---------- ТЕКСТ ДЛЯ ЧТЕНИЯ ----------

В конце концов я стала юнкором областных газет. Параллельно посещала кружки авиации и парашютного спорта во Дворце пионеров. По крайней мере прыгать с парашютом можно до старости и независимо от профессии. Чтобы прыгнуть, умудрилась даже выдурить справку о стопроцентном зрении. Но так и не прыгнула. Довольствуюсь экстремальными аттракционами и мытьем балконных окон с внешней стороны на 11-м этаже.
Прыгать с парашютом можно до старости
Мне постоянно что-нибудь мешало. А когда наконец добиралась до аэродрома, прыжки отменяли. Моя мечта стала дольше самого затяжного прыжка.
В книжном шкафу отца стоят: справочники охотника и рыбака, плиточника, садовника-огородника, пчеловода-любителя, курсы шахматных дебютов и самоучители игры на разнообразных инструментах. Подозреваю, у папы тоже есть мечта, о которой уже никому не рассказывает. Потому что нереализованная мечта — как будто катастрофа.
Вот и я живу и жду момента, когда буду лететь пассажиром в небольшом самолете. Как вдруг — караул! Двигатели отказывают, всем раздают парашюты, и я наконец прыгаю.

---------- СТРОКИ ДАННЫХ ----------

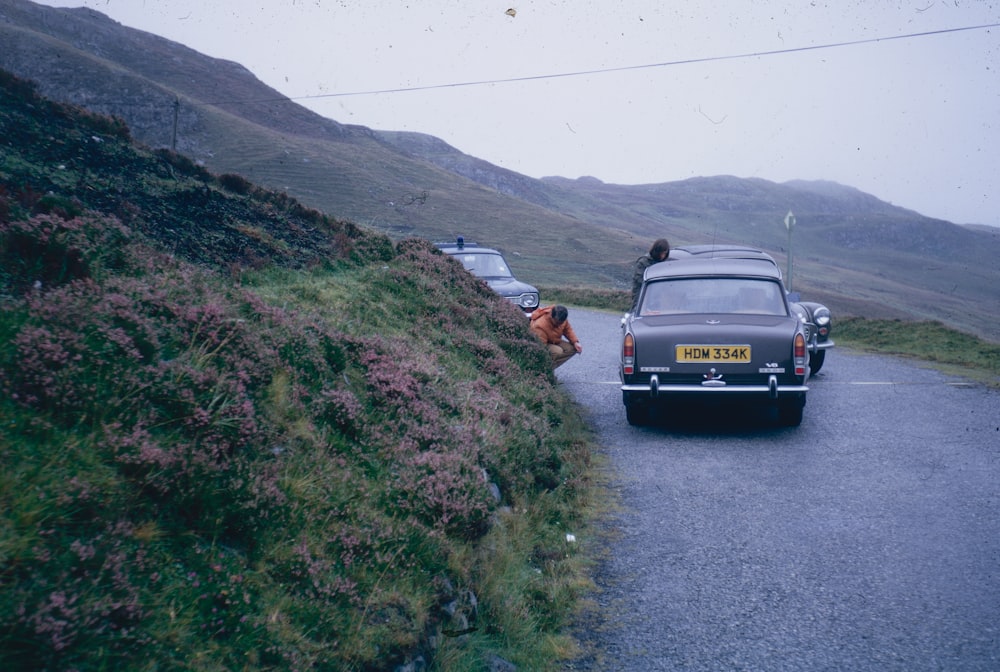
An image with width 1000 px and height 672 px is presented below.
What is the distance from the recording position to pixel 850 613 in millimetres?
4188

----------

- УПРАЖНЕНИЕ A -
Определите, согласуются ли с текстом для чтения утверждения (i) В кружки авиации и парашютного спорта ходили во Дворец пионеров; (ii) Прыжок с парашютом в итоге был совершён; (iii) В книжном шкафу отца есть самоучители игры на инструментах. Для каждого ответьте «да» или «нет» и приведите решающие слова текста в точности.
- УПРАЖНЕНИЕ B -
Объясните в одном–трёх предложениях, почему, согласно тексту для чтения, прыжок с парашютом так и не состоялся.
- УПРАЖНЕНИЕ C -
Воспроизведите отрывок из текста для чтения, начиная со слов «В конце концов» и заканчивая словами «на 11-м этаже.».

- РЕЗУЛЬТАТ ВЫПОЛНЕНИЯ A -
(i) Да: «Параллельно посещала кружки авиации и парашютного спорта во Дворце пионеров».
(ii) Нет: «Но так и не прыгнула».
(iii) Да: «самоучители игры на разнообразных инструментах».

- РЕЗУЛЬТАТ ВЫПОЛНЕНИЯ B -
Постоянно что-нибудь мешало. А когда наконец удавалось добраться до аэродрома, прыжки отменяли.

- РЕЗУЛЬТАТ ВЫПОЛНЕНИЯ C -
В конце концов я стала юнкором областных газет. Параллельно посещала кружки авиации и парашютного спорта во Дворце пионеров. По крайней мере прыгать с парашютом можно до старости и независимо от профессии. Чтобы прыгнуть, умудрилась даже выдурить справку о стопроцентном зрении. Но так и не прыгнула. Довольствуюсь экстремальными аттракционами и мытьем балконных окон с внешней стороны на 11-м этаже.